People who have diabetes are encouraged to discuss their exercise plans with their health-care provider before increasing their level of physical activity or starting a formal exercise plan. Your health-care provider may want to conduct certain medical tests prior to your starting to exercise, especially if you have been sedentary or have any diabetes-related complications. Such complications or other medical conditions may mean that certain types of exercise are better for you than others.

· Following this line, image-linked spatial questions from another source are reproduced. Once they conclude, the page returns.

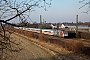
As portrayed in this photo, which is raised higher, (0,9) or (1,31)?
(0,9)

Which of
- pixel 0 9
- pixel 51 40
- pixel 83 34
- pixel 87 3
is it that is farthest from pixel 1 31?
pixel 83 34

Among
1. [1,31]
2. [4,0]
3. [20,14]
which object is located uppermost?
[4,0]

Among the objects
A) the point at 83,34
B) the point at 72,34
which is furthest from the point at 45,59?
the point at 72,34

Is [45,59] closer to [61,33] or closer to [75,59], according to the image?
[75,59]

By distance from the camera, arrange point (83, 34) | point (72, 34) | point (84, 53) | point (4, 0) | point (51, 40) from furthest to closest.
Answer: point (72, 34)
point (83, 34)
point (51, 40)
point (84, 53)
point (4, 0)

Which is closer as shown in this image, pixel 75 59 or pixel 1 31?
pixel 1 31

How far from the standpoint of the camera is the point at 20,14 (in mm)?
4449

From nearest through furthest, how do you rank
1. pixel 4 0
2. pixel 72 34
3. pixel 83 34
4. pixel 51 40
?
pixel 4 0 < pixel 51 40 < pixel 83 34 < pixel 72 34

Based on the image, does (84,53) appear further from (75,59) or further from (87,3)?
(87,3)

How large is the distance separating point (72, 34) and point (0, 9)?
1495 inches

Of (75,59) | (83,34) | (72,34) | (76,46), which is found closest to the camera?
(75,59)

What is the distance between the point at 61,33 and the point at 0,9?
35266 millimetres

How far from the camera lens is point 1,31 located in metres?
4.70

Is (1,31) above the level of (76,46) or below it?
above
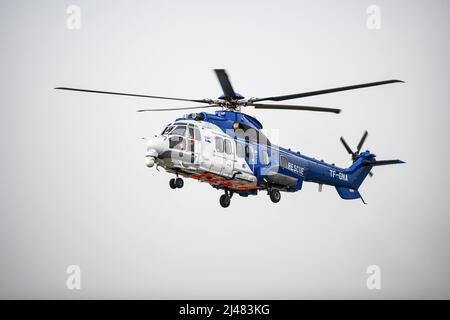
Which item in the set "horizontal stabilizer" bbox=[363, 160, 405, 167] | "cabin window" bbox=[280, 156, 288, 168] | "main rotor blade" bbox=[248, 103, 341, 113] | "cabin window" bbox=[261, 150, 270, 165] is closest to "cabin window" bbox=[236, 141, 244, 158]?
"cabin window" bbox=[261, 150, 270, 165]

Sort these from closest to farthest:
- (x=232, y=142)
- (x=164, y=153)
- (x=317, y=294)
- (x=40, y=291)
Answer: (x=164, y=153), (x=232, y=142), (x=317, y=294), (x=40, y=291)

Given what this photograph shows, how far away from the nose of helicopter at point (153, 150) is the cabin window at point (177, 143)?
1.47 feet

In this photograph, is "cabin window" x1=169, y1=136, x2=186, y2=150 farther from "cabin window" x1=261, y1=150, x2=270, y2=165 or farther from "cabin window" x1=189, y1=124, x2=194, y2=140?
"cabin window" x1=261, y1=150, x2=270, y2=165

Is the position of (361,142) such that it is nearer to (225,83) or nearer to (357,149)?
(357,149)

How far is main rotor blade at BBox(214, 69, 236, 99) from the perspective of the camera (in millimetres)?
26156

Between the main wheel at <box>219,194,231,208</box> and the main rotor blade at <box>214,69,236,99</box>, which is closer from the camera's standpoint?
the main rotor blade at <box>214,69,236,99</box>

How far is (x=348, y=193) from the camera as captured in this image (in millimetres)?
35469

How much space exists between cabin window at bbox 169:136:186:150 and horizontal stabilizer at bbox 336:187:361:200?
1129 cm

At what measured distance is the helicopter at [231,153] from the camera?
1041 inches
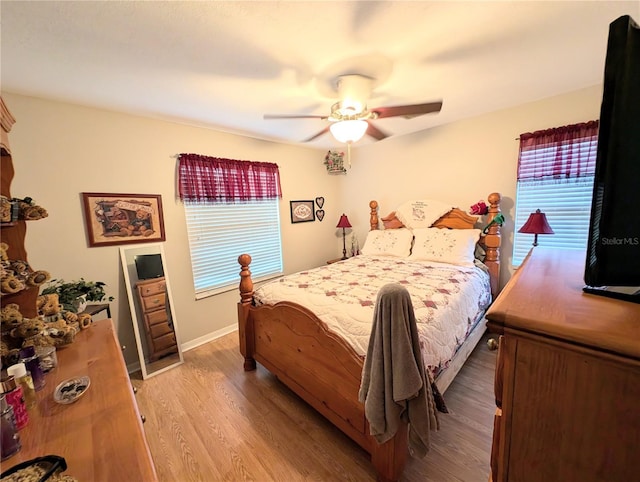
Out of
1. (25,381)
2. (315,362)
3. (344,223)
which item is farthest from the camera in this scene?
(344,223)

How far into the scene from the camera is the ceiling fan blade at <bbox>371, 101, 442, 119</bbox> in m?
1.75

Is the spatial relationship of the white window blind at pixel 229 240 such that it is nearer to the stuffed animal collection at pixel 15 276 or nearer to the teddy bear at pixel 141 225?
the teddy bear at pixel 141 225

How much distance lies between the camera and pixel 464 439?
1.59 metres

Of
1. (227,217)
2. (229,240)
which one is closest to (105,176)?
(227,217)

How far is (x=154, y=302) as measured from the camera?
8.19 ft

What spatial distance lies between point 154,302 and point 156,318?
0.54 feet

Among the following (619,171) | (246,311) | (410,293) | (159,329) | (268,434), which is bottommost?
(268,434)

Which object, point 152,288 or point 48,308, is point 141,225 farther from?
point 48,308

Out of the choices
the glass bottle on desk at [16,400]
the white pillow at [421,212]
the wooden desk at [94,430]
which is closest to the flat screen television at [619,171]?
the wooden desk at [94,430]

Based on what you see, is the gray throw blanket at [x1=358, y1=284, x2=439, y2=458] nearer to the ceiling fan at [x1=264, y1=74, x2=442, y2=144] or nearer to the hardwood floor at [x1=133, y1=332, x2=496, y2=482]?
the hardwood floor at [x1=133, y1=332, x2=496, y2=482]

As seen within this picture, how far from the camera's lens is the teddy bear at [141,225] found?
2391mm

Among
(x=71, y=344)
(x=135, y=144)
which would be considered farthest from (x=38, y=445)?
(x=135, y=144)

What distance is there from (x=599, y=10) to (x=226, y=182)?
3.09 meters

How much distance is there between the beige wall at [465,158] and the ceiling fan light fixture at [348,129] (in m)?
1.78
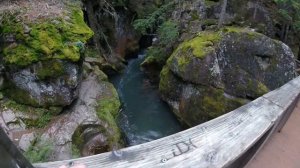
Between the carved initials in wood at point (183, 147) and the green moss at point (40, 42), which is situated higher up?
the carved initials in wood at point (183, 147)

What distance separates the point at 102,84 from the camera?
10414 millimetres

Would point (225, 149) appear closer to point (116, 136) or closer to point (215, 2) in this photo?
point (116, 136)

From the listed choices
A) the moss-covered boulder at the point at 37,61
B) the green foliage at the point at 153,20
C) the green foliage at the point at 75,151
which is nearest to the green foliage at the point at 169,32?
the green foliage at the point at 153,20

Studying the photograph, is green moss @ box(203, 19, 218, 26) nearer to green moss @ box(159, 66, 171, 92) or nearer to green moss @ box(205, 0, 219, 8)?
green moss @ box(205, 0, 219, 8)

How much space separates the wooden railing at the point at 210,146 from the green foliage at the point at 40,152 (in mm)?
5557

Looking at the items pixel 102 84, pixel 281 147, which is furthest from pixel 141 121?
pixel 281 147

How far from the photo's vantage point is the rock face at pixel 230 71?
991 cm

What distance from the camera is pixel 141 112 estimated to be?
1167 centimetres

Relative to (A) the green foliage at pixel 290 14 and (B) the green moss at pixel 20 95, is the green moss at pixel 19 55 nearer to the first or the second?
(B) the green moss at pixel 20 95

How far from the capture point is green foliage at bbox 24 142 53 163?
6.40m

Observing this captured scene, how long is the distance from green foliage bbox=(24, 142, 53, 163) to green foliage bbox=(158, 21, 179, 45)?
24.0 feet

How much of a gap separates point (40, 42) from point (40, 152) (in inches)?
122

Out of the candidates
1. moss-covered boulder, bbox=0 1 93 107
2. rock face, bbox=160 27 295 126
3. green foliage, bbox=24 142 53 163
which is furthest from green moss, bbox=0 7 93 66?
rock face, bbox=160 27 295 126

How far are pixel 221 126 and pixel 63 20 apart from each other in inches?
334
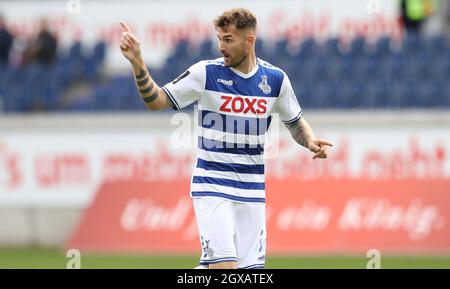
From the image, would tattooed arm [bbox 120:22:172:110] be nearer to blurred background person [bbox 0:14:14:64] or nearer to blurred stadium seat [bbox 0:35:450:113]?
blurred stadium seat [bbox 0:35:450:113]

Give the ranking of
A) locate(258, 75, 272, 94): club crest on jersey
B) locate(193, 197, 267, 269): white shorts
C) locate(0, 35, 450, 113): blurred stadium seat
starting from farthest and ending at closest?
locate(0, 35, 450, 113): blurred stadium seat, locate(258, 75, 272, 94): club crest on jersey, locate(193, 197, 267, 269): white shorts

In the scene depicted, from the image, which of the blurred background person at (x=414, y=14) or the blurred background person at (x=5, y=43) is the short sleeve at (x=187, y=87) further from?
the blurred background person at (x=5, y=43)

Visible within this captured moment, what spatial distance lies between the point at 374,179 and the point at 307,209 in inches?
45.2

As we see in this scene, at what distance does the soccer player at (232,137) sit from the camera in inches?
342

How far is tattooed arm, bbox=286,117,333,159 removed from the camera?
8812 mm

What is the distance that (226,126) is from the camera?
8.78m

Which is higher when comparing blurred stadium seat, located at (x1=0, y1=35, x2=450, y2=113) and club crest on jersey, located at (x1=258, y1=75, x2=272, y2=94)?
club crest on jersey, located at (x1=258, y1=75, x2=272, y2=94)

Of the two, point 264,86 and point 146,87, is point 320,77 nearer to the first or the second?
point 264,86

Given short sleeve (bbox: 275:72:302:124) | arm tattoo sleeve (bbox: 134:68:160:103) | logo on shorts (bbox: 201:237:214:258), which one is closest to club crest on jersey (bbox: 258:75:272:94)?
short sleeve (bbox: 275:72:302:124)

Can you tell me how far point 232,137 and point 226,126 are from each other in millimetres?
100

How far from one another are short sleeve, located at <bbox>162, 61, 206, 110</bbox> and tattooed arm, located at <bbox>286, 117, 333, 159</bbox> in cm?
97

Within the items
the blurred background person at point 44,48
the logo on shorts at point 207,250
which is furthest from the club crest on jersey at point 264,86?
the blurred background person at point 44,48

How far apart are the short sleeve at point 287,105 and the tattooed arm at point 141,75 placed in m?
0.98

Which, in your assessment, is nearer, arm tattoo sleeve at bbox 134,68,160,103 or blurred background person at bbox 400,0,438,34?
arm tattoo sleeve at bbox 134,68,160,103
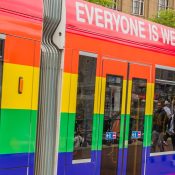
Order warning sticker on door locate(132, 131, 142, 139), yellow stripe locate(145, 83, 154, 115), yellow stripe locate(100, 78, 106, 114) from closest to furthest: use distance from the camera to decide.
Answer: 1. yellow stripe locate(100, 78, 106, 114)
2. warning sticker on door locate(132, 131, 142, 139)
3. yellow stripe locate(145, 83, 154, 115)

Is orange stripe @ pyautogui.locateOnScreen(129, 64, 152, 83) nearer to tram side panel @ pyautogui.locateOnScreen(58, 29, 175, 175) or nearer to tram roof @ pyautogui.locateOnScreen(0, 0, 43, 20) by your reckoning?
tram side panel @ pyautogui.locateOnScreen(58, 29, 175, 175)

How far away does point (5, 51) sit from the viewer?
510 cm

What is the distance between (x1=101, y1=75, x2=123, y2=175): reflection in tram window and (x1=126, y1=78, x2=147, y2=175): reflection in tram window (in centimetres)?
33

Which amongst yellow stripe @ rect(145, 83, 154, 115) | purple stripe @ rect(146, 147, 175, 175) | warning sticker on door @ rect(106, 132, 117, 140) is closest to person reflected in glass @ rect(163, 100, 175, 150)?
purple stripe @ rect(146, 147, 175, 175)

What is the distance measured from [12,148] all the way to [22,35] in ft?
4.02

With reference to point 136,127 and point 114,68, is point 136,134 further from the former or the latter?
point 114,68

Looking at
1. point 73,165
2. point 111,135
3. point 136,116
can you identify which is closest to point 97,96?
point 111,135

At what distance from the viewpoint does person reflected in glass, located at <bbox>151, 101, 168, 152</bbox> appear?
7.81 meters

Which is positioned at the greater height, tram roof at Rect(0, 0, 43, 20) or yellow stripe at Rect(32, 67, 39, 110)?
tram roof at Rect(0, 0, 43, 20)

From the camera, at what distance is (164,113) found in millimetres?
8031

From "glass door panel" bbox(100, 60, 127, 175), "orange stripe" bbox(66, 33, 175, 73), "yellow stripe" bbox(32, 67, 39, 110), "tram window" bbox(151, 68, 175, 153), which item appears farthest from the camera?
"tram window" bbox(151, 68, 175, 153)

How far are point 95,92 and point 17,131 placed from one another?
1.51 metres

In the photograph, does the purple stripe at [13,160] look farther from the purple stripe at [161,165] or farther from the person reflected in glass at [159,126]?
the person reflected in glass at [159,126]

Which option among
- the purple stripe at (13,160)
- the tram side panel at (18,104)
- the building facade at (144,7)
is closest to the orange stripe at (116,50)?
the tram side panel at (18,104)
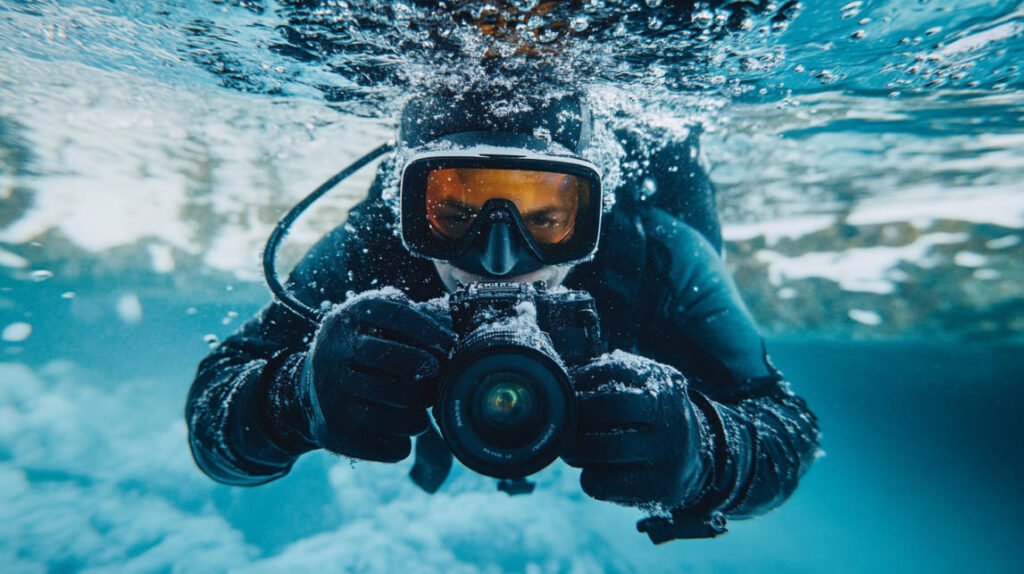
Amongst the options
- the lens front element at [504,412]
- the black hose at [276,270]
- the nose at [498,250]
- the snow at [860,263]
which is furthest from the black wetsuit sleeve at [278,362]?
the snow at [860,263]

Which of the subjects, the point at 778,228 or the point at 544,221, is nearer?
the point at 544,221

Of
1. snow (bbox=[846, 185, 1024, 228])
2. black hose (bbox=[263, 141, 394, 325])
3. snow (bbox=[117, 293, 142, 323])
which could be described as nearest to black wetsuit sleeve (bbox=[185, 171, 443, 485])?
black hose (bbox=[263, 141, 394, 325])

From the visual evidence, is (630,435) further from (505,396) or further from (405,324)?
(405,324)

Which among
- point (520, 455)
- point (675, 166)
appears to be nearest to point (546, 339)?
point (520, 455)

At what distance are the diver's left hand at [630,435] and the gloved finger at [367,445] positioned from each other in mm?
703

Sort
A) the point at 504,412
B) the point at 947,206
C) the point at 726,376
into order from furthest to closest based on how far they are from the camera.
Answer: the point at 947,206, the point at 726,376, the point at 504,412

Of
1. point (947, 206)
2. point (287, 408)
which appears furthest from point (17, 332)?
point (947, 206)

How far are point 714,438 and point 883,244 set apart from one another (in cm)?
1252

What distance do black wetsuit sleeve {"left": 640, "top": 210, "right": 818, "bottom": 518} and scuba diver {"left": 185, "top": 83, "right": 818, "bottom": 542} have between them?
0.01m

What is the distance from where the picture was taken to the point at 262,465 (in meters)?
Result: 2.45

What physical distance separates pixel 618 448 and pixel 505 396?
532 mm

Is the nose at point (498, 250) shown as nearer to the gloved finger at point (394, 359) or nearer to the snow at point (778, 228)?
the gloved finger at point (394, 359)

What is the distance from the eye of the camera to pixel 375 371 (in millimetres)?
1694

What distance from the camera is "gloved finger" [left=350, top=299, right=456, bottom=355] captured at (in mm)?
1672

In addition, you and your diabetes care team should talk about how to control your blood glucose levels during exercise and when to make adjustments to your usual diabetes regimen. If you are at risk for hypoglycemia (low blood glucose), be sure to carry a portable form of carbohydrate such as glucose tablets, glucose gel, or hard candy.
Exercising with other people can also make your workouts safer if you’re at risk of hypoglycemia. Be sure to tell your exercise partners what your symptoms of hypoglycemia are so they can recognize it and assist you with prompt treatment, if necessary.
Encouraging your family members to join you in your activities can be beneficial to everyone’s health. (For tips on encouraging your family members to join you, click here.) But exercising as a family can have more than just physical benefits. It can be a time to talk, show support for one another, and have some fun together, particularly if you choose activities your family members enjoy. For some ideas on how to get everyone involved, see “How One Family Got Active.” You might also motivate your family members by using family exercise sessions as training for a desired outing such as a special hike, a day of skiing, or a trip to a climbing gym.
Be sure to set realistic goals, keep track of your progress, and above all, relish the family time together. The bottom line is that everybody wins!